So I got my Google Wave invitation today (from the same person who invited me to GMail many moons ago – mucho gracias fooch) and I logged in for the first time today. Here are my first observations…
Ouch, scrollbars don’t work properly in Firefox 3.0.15, pretty fundamental and visible feature and surprised they don’t have a commodity widget like that working. Even more surprisingly, when I try to run it in IE to see if it works there I’m asked to install the Chrome Frame plug-in. Small things perhaps, but shop-window problems which make it feel pre-beta.
Layout is simple and clean and in the Google mould. Bits of my gmail profile, picture and contacts for instance, have made it across. It is obvious how to create a new Wave and add people to it and I have started a couple with the contacts I have which appear to have wave accounts. I have a firstname.lastname@example.org address, which mirrors my gmail address, so I try and send an email to it to see what happens. So far nothing has happened. It didn’t bounce and nothing arrived.

Saved entries:

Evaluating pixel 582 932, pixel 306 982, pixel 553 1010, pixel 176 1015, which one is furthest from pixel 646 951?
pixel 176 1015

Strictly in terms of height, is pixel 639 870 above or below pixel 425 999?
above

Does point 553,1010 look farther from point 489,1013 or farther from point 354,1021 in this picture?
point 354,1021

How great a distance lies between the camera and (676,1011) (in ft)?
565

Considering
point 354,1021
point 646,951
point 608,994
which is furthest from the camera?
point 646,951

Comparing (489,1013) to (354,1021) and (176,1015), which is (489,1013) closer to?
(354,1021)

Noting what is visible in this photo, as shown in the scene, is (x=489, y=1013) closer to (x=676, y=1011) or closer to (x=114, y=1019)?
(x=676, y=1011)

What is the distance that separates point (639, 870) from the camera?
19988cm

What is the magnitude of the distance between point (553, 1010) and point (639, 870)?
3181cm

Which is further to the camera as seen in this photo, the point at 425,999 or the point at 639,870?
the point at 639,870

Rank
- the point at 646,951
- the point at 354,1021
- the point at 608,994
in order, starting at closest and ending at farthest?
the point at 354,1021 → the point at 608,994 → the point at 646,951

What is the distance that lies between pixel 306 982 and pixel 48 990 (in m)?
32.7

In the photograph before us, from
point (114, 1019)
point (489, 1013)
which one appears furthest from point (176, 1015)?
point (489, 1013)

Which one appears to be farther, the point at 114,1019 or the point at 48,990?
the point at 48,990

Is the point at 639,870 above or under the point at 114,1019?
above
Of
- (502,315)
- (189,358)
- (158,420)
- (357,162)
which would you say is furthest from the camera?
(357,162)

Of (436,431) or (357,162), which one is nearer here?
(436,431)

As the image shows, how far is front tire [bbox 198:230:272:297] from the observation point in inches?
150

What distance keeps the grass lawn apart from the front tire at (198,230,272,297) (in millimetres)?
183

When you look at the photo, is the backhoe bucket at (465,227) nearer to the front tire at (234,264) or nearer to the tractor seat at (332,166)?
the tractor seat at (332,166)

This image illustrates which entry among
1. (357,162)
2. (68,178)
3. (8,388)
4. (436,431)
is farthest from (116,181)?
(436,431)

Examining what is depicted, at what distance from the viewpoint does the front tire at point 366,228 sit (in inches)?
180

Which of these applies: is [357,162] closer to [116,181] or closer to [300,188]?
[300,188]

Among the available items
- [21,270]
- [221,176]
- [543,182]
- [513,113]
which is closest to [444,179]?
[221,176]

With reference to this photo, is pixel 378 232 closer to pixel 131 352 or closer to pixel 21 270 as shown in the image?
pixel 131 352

§ **Task requirements**:
a) For each statement about the first impressions of Google Wave, answer yes or no, and quote the words from the text that decide it. (i) Scrollbars work properly in Firefox 3.0.15. (ii) Trying to run it in IE brings a request to install a plug-in. (iii) The email sent to the wave address bounced.
b) Carry the first impressions of Google Wave on from the point where they stop.

§ **Task-by-task answers**:
a)
(i) No: "scrollbars don’t work properly in Firefox 3.0.15"
(ii) Yes: "I’m asked to install the Chrome Frame plug-in"
(iii) No: "It didn’t bounce and nothing arrived."

b)
Weirdly I was expecting to see my gmail inbox in here. I don’t know why really, I was just expecting it. And that leads me to the obvious question. If this isn’t email, then what is it? What can I wave that I can’t email?
I have a couple of waves already set up, several welcome ones from Dr Wave (c’mon, are we really patients? or does it need a PhD to figure it out) containing video clip tutorials and explanations. After watching a few the idea seems to be a cross between multi-party email and chat, with sharing of documents, pictures etc. and the whole in a chronological sequence of evolution of the interaction. You can (apparently, and eventually) use it for collaboration on documents, creating events and the like. I’m beginning to get the picture.
Trying to map it into the MS Office world, I think it sits somewhere between Sharepoint, BPM, MSN, Word and Outlook. It is certainly a different take. I think my main issue at the moment is that the benefit is not clearly articulated. How is it better than working the old way, because let’s face it, most of us do most of these things today, and there is overlap between them already?
It may make corporate buyers look again before investing in collaboration infrastructure like Sharepoint, although it is the smaller players in that market, and the open source projects that are likely to feel the ripples from the wave, not Microsoft.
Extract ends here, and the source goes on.